21. Visit the brewery with guided tours and the Huisbrouwerij De Halve Maan museum. It is a family business with a long tradition (since 1856) where Brugse Zot beer is brewed. The entrance fee for adults is 12 euros and here is the official website.
22. Visit the Museum of Torture. Bruges has a good collection of curious museums. One of them is this museum (here is the official website)
Things to do with children in Bruges
23. Visit the Chocolate Museum. The Choco-Story tells the history of cocoa from the Mayans to the present day. It’s ideal for a visit with children. They make exquisite chocolates there. And very close by is the Coco-Jungle theme bar, which is also part of the museum. It operates in a 16th century building in the centre of Bruges. (Choco-Story official website)
24. Visit the Historium Bruges. This museum tells the story of medieval Bruges with incredible audiovisual effects. It’s located on the Grote Mark itself. (Historium Bruges official website)
25. Visit the Museum of Potato Chips. Another Belgian speciality has its dedicated space in Bruges: there you can learn about the history of the potato and its sauces inside one of the most beautiful buildings in Bruges (Saaihalle). Here is the link to the official website of the Friet Museum
26. Take a walk around Minnewater or the “Lake of Love”. This is the old medieval port, where today there is a green walkway with lots of swans swimming in the canal.

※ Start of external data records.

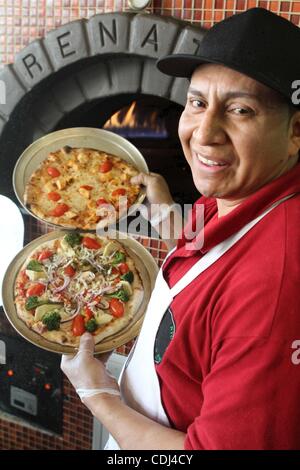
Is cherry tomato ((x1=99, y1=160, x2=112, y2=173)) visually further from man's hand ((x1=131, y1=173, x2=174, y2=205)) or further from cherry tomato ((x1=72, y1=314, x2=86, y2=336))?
cherry tomato ((x1=72, y1=314, x2=86, y2=336))

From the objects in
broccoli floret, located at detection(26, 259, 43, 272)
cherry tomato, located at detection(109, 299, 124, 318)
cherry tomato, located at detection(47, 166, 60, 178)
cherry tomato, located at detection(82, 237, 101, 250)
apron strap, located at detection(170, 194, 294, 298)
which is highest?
cherry tomato, located at detection(47, 166, 60, 178)

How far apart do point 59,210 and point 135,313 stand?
0.49 m

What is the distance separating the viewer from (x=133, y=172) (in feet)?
6.32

27. Visiting Bruges at Christmas. These pre-dates (especially during the whole month of December) in Bruges the decoration and markets make it a dream destination. For example, the Christmas market is considered one of the best in Europe, and runs from 22 November to 5 January. There are plenty of parallel activities, concerts and more attractions for visiting Bruges at Christmas.
What to see and do in Bruges (map)
Also in the blog I made a complete guide to Bruges with tips for things to see and do based on my trip, but also with tips for staying, moving and how to get there. In this map you can see the attractions located on the map:
How to get to Bruges
There are often organised excursions to Bruges from Brussels. But the most usual thing is to arrive on your own. The simplest option is by train (it costs about 15 euros per section, and there are frequencies of almost one hour). By car it will be about 97 kilometers in just over an hour. One option is to book a rental car and with discounts if you don’t have your own, although I recommend this if we extend a more complete itinerary through Belgium.